During the battle, Norbro takes out three standard TIEs, assists a fellow PC with a Special Forces TIE (like the one he himself pilots), and does a crazy, spinning, cork-screw maneuver to distract the enemy from firing on a NPC Freighter that needs to get vital supplies to a Resistance base in another star system.
All in all, with the exception of some damage to his beloved repainted TIE/sf, Dalon has had a pretty good session. At the end of the adventure for that day, the GM awards Dalon's player (Me I guess) 1 AT for Gunnery, and 1 for Pilot. I note that the distraction plan was pretty bold, and made me a target. Another player notes my assistance in taking out the Special Forces TIE that was on her tail. The GM thinks about it, and says I can either be awarded 1 point to Ship Tactics, or 1 point to Leader. I feel it was more tactical thinking than leadership this session, and gladly take the 1 to Ship Tactics.
Now, here is where things get really interesting, set up my next post, and further my discussion of how The Force is used in Star Wars Traveller.
Let's say you're Finn, and you find yourself acting as Gunner a lot lately. First when escaping from the First Order in a TIE/sf, and later operating the Quad-Laser Turret of none other than the Millennium Falcon! Now let's say...you don't have the Skill of Gunnery.
Each time you wanted to use a spacecraft's weapon systems you would roll just like you would any task, as mentioned in my post on skills. The formula remains that same, with just two minor adjustments.
You don't add a skill (since you don't have it), and the Difficulty modifier goes up by five.

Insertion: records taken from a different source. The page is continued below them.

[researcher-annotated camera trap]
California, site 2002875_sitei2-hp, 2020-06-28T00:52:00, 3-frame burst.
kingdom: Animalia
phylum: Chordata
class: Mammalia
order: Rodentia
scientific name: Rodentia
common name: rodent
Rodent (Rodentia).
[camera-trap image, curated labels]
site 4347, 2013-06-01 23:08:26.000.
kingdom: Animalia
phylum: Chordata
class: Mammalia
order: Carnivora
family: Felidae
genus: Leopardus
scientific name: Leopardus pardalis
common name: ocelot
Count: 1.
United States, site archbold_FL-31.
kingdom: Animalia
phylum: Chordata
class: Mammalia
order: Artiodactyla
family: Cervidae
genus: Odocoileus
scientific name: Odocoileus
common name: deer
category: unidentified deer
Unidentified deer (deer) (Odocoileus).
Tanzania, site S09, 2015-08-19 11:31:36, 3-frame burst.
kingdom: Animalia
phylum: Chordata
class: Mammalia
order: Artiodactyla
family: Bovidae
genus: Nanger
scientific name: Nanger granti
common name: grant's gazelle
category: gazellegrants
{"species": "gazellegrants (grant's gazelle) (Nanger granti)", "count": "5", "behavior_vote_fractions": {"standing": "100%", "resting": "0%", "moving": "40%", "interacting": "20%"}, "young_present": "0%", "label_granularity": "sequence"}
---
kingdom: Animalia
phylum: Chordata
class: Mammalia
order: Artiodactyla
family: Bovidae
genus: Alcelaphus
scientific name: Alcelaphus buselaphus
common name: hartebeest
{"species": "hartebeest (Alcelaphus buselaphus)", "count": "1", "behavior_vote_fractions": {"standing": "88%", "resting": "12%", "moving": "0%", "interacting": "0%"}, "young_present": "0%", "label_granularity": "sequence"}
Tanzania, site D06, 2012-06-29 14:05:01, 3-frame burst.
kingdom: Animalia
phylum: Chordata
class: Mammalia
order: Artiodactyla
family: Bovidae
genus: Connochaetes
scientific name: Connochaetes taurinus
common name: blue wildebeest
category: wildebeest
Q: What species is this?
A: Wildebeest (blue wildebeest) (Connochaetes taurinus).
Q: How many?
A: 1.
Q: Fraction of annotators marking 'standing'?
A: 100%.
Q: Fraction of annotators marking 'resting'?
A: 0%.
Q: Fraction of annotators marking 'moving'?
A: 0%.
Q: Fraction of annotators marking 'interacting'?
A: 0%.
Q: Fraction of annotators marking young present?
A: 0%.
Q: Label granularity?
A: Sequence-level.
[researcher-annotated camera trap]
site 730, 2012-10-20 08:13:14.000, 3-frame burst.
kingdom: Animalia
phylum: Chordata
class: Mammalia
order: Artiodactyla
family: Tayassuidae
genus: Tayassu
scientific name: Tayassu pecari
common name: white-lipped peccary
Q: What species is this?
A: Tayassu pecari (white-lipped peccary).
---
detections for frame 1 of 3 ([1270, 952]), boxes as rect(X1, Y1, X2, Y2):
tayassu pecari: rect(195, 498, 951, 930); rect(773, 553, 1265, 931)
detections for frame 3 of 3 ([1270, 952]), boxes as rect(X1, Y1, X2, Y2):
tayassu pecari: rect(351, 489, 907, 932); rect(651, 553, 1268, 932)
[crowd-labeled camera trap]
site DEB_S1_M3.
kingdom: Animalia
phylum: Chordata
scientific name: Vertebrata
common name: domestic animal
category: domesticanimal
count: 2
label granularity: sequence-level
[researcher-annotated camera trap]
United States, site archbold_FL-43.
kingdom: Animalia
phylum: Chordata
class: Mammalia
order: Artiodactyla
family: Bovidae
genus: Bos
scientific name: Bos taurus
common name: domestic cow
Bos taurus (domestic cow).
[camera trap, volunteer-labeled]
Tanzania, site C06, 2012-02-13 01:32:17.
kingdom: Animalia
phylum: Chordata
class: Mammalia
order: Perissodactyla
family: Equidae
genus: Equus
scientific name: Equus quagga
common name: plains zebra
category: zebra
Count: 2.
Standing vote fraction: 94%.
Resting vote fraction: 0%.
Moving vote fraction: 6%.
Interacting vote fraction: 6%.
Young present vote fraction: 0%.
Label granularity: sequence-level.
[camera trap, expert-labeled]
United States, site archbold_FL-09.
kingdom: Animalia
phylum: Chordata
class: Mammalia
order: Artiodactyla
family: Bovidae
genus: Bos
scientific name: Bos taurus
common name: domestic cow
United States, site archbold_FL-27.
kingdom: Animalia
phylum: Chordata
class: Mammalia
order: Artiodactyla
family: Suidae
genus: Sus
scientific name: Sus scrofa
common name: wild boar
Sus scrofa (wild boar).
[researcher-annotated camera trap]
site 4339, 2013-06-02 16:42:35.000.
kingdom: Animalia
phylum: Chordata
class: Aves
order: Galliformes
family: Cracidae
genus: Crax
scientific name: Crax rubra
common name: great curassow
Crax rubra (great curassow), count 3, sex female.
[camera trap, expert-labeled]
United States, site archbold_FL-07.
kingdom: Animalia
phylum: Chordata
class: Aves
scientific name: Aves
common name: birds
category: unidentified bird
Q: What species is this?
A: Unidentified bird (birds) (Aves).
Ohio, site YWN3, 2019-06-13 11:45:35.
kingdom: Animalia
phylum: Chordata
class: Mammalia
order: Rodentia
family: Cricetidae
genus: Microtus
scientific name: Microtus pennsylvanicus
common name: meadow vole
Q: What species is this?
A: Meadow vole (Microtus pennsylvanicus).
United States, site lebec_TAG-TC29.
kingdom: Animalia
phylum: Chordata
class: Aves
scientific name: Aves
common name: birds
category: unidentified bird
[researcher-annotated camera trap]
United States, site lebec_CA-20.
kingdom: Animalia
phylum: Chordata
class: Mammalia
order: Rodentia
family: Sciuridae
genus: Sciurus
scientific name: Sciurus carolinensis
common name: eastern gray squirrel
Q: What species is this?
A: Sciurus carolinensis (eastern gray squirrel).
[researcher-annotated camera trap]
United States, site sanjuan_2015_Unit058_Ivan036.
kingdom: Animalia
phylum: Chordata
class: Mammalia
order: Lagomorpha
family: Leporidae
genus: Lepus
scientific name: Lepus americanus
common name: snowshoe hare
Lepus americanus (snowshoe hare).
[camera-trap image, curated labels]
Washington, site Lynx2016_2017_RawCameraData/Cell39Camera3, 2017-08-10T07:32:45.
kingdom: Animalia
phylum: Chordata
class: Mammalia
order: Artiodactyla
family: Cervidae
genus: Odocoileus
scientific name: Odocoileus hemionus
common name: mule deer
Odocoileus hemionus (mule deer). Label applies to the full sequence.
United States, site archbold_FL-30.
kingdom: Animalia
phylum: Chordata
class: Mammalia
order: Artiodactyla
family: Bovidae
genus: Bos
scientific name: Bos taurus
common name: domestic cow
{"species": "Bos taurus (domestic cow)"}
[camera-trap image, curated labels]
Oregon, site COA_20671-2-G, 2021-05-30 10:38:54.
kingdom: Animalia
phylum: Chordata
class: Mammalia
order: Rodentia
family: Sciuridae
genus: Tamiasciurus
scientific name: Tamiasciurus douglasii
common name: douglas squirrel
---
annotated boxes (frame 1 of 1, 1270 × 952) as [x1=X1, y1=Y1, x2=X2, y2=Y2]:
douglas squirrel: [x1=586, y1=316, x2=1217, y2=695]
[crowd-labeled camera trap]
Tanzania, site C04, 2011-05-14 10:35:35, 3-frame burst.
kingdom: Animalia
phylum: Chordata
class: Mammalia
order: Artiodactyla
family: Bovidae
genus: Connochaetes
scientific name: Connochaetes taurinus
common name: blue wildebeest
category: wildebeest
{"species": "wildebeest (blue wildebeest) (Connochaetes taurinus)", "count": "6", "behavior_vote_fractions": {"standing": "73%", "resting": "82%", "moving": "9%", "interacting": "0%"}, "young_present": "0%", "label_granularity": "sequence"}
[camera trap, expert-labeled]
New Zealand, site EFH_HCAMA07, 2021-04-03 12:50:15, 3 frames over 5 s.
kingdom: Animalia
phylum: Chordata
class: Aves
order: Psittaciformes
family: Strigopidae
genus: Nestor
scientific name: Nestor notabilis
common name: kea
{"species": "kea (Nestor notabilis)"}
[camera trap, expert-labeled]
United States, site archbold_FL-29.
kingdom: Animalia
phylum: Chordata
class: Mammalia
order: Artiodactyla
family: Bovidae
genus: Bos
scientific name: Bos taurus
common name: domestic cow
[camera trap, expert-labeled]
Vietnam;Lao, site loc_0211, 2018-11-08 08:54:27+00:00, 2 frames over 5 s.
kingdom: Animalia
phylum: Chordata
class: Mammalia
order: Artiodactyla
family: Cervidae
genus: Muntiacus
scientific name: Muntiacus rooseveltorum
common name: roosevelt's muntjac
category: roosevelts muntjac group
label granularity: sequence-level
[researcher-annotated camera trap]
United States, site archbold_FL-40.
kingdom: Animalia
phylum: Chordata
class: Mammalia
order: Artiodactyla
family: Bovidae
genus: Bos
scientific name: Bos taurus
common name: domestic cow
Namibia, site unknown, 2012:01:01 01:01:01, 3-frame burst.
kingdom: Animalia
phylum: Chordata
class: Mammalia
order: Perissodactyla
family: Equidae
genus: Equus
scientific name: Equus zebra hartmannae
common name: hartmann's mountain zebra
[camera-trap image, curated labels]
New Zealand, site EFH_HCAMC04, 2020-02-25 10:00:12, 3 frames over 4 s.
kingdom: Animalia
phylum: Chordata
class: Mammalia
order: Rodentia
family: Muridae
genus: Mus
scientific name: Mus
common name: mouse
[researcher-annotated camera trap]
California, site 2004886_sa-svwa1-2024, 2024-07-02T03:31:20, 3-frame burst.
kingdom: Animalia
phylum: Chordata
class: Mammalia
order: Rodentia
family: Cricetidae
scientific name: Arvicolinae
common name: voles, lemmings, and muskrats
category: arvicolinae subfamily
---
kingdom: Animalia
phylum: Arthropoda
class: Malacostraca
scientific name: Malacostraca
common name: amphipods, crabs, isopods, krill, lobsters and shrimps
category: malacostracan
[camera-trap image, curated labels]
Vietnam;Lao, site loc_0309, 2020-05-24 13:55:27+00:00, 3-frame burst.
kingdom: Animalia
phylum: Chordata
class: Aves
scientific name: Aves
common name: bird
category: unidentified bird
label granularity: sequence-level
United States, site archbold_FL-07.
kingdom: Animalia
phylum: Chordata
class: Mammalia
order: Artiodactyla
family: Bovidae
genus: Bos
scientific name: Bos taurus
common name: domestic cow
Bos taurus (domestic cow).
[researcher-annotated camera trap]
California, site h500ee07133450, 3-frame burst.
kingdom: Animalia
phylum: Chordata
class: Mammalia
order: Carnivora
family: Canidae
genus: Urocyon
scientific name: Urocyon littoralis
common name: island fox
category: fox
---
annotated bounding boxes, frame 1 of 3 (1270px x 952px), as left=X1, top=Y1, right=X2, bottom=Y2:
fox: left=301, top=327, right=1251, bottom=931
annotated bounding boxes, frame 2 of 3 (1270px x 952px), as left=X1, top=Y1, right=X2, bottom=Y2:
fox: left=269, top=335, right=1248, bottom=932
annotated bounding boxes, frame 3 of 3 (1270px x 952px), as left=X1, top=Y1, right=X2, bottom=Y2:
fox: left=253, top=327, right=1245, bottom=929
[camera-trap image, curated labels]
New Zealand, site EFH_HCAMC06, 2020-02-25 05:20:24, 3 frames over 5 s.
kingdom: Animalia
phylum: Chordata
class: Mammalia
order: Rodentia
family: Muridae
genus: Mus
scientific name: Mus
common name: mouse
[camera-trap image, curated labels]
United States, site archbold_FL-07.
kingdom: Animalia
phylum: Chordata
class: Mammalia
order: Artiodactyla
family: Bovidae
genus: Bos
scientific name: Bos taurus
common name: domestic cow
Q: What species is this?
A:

Appropriate Stat + Skill + 2D6 Die Roll +/- Condition/Situation Modifiers = ?
Appropriate Stat + 2D6 Die Roll +/- Condition/Situation Modifiers = ? vs. Difficulty Level +5
Now, if you try this, successfully, or not, a number of times, the GM may say, "Finn, I am going to award you 2 points towards Gunnery today. You really tried today, and even got in a couple of great shots."
Finn's player looks at his Character Sheet. He doesn't have Gunnery, but now writes it down with 2 ATs next to it. If he can get 5 ATs, he gains Gunnery-0 (zero). Gunnery-0 (or any skill at zero) in Star Wars Traveller eliminates the added Difficulty Level of +5. A task becomes as hard as a task would be, not harder because you don't know what you're doing. You sort of do. You're no pro, but you get the basics.
Gain 5 more ATs, and you now have that Skill at 1.
Anyone see where this is going?
No one starts out with Jedi Mind Trick, but a Force Sensitive individual could try it. Keep trying, and you might get the appropriate Force Skill at zero (0). Keep practicing, get training, and you might be able to tell Daniel Craig to drop his weapon.
Stay on target! A lot more to come...
Just a quick reminder to viewers:
This is a fan work, not an official product of any kind.
Star Wars Traveller, an attempt to model a Star Wars RPG using the rules of classic, and Mega-Traveller, is the creation of Adam Dickstein. It is not a product of, nor is it affiliated with the creators of Star Wars, nor the creators of Traveller.
This is just for fun, and free to everybody.